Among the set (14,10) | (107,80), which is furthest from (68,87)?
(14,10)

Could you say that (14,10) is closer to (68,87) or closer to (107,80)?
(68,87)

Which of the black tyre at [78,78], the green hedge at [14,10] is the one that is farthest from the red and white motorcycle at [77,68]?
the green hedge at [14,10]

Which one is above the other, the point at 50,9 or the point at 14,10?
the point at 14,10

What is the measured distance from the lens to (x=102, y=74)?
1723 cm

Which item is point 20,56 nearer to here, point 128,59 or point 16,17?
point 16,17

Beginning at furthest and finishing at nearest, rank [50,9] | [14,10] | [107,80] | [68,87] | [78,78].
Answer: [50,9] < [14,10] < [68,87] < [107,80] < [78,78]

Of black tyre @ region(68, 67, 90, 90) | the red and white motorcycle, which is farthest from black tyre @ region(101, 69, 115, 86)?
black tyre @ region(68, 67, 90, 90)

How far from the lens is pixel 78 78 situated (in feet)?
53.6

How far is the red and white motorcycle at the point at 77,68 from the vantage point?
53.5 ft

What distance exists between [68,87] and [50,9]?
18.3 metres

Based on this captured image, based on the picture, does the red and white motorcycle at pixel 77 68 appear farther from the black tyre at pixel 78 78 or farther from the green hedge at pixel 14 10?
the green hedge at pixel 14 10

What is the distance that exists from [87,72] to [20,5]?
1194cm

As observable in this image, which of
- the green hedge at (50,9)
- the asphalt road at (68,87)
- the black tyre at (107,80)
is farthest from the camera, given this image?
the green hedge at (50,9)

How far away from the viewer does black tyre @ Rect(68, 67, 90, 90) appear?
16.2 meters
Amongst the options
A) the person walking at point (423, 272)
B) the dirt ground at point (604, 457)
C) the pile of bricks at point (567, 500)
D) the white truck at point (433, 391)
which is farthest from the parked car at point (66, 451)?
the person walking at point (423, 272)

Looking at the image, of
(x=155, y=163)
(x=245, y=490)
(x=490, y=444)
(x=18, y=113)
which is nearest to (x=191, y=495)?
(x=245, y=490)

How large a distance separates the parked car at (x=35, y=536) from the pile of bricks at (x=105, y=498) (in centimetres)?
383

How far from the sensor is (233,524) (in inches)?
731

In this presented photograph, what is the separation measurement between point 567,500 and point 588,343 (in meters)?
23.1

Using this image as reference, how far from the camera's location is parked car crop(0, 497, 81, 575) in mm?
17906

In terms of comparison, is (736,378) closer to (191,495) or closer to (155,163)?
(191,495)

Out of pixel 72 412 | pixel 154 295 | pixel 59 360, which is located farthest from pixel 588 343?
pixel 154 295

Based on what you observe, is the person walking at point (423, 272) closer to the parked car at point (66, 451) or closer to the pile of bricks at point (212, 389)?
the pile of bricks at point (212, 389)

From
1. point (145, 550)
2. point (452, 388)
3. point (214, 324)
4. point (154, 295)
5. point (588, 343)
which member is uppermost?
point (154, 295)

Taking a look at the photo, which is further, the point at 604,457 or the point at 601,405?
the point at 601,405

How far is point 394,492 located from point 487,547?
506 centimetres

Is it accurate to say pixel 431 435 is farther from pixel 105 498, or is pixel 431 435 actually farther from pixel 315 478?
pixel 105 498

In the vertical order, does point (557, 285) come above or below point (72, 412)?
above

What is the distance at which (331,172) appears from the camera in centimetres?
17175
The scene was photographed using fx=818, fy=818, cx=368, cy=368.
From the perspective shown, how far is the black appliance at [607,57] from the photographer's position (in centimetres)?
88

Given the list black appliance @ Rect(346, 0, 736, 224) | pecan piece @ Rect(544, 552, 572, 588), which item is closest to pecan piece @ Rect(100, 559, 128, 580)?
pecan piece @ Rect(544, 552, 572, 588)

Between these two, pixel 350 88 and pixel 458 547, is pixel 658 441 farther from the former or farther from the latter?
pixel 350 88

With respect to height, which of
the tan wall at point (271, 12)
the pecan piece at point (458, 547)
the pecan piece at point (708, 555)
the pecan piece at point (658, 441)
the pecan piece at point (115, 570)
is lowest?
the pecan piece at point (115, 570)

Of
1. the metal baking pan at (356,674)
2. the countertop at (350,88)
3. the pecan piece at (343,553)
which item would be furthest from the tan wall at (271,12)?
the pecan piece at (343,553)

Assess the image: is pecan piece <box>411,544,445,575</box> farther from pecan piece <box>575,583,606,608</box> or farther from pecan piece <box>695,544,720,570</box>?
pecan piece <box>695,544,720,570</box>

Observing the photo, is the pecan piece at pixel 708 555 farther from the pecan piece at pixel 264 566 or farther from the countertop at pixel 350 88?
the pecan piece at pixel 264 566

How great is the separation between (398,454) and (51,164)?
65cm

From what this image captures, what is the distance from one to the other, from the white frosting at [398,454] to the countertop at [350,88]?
______
GOAL OF THE EXERCISE —
Arrange all of the records above as a numbered list, one line per item, and omit the blank lines.

COMPLETE ANSWER —
1. Among the set (14,10) | (107,80), which is furthest from (68,87)?
2. (14,10)
3. Could you say that (14,10) is closer to (68,87) or closer to (107,80)?
4. (68,87)
5. Which of the black tyre at [78,78], the green hedge at [14,10] is the one that is farthest from the red and white motorcycle at [77,68]?
6. the green hedge at [14,10]
7. Which one is above the other, the point at 50,9 or the point at 14,10?
8. the point at 14,10
9. What is the measured distance from the lens to (x=102, y=74)?
10. 1723 cm
11. Which item is point 20,56 nearer to here, point 128,59 or point 16,17?
12. point 16,17
13. Beginning at furthest and finishing at nearest, rank [50,9] | [14,10] | [107,80] | [68,87] | [78,78].
14. Answer: [50,9] < [14,10] < [68,87] < [107,80] < [78,78]
15. Of black tyre @ region(68, 67, 90, 90) | the red and white motorcycle, which is farthest from black tyre @ region(101, 69, 115, 86)?
16. black tyre @ region(68, 67, 90, 90)
17. How far from the lens is pixel 78 78 situated (in feet)?
18. 53.6
19. How far is the red and white motorcycle at the point at 77,68 from the vantage point?
20. 53.5 ft
21. What distance exists between [68,87] and [50,9]?
22. 18.3 metres
23. Based on this captured image, based on the picture, does the red and white motorcycle at pixel 77 68 appear farther from the black tyre at pixel 78 78 or farther from the green hedge at pixel 14 10?
24. the green hedge at pixel 14 10
25. What is the distance that exists from [87,72] to [20,5]?
26. 1194cm
27. As observable in this image, which of
28. - the green hedge at (50,9)
29. - the asphalt road at (68,87)
30. - the black tyre at (107,80)
31. is farthest from the camera, given this image?
32. the green hedge at (50,9)
33. How far away from the viewer does black tyre @ Rect(68, 67, 90, 90) appear?
34. 16.2 meters
35. Amongst the options
36. A) the person walking at point (423, 272)
37. B) the dirt ground at point (604, 457)
38. C) the pile of bricks at point (567, 500)
39. D) the white truck at point (433, 391)
40. which is farthest from the parked car at point (66, 451)?
41. the person walking at point (423, 272)
42. Looking at the image, of
43. (x=155, y=163)
44. (x=245, y=490)
45. (x=490, y=444)
46. (x=18, y=113)
47. which is nearest to (x=191, y=495)?
48. (x=245, y=490)
49. How large a distance separates the parked car at (x=35, y=536) from the pile of bricks at (x=105, y=498) (in centimetres)?
50. 383
51. How far from the sensor is (233,524) (in inches)?
52. 731
53. In this presented photograph, what is the separation measurement between point 567,500 and point 588,343 (in meters)?
54. 23.1
55. Using this image as reference, how far from the camera's location is parked car crop(0, 497, 81, 575) in mm?
56. 17906
57. In terms of comparison, is (736,378) closer to (191,495) or closer to (155,163)?
58. (191,495)
59. Out of pixel 72 412 | pixel 154 295 | pixel 59 360, which is located farthest from pixel 588 343?
60. pixel 154 295
61. Based on what you observe, is the person walking at point (423, 272) closer to the parked car at point (66, 451) or closer to the pile of bricks at point (212, 389)?
62. the pile of bricks at point (212, 389)
63. From
64. 1. point (145, 550)
65. 2. point (452, 388)
66. 3. point (214, 324)
67. 4. point (154, 295)
68. 5. point (588, 343)
69. which member is uppermost?
70. point (154, 295)
71. Taking a look at the photo, which is further, the point at 604,457 or the point at 601,405?
72. the point at 601,405
73. How far is point 394,492 located from point 487,547?
74. 506 centimetres
75. Is it accurate to say pixel 431 435 is farther from pixel 105 498, or is pixel 431 435 actually farther from pixel 315 478?
76. pixel 105 498
77. In the vertical order, does point (557, 285) come above or below point (72, 412)?
78. above
79. What is the distance at which (331,172) appears from the camera in centimetres?
80. 17175
81. The scene was photographed using fx=818, fy=818, cx=368, cy=368.
82. From the perspective shown, how far is the black appliance at [607,57] from the photographer's position (in centimetres)?
83. 88
84. Given the list black appliance @ Rect(346, 0, 736, 224) | pecan piece @ Rect(544, 552, 572, 588), which item is closest to pecan piece @ Rect(100, 559, 128, 580)?
85. pecan piece @ Rect(544, 552, 572, 588)
86. Between these two, pixel 350 88 and pixel 458 547, is pixel 658 441 farther from the former or farther from the latter?
87. pixel 350 88
88. With respect to height, which of
89. the tan wall at point (271, 12)
90. the pecan piece at point (458, 547)
91. the pecan piece at point (708, 555)
92. the pecan piece at point (658, 441)
93. the pecan piece at point (115, 570)
94. is lowest?
95. the pecan piece at point (115, 570)
96. Of
97. 1. the metal baking pan at (356,674)
98. 2. the countertop at (350,88)
99. 3. the pecan piece at (343,553)
100. which item would be furthest from the tan wall at (271,12)?
101. the pecan piece at (343,553)
102. Assess the image: is pecan piece <box>411,544,445,575</box> farther from pecan piece <box>575,583,606,608</box> or farther from pecan piece <box>695,544,720,570</box>?
103. pecan piece <box>695,544,720,570</box>
104. Observing the photo, is the pecan piece at pixel 708 555 farther from the pecan piece at pixel 264 566 or farther from the countertop at pixel 350 88?
105. the pecan piece at pixel 264 566
106. How great is the separation between (398,454) and (51,164)?
107. 65cm
108. From what this image captures, what is the distance from one to the other, from the white frosting at [398,454] to the countertop at [350,88]?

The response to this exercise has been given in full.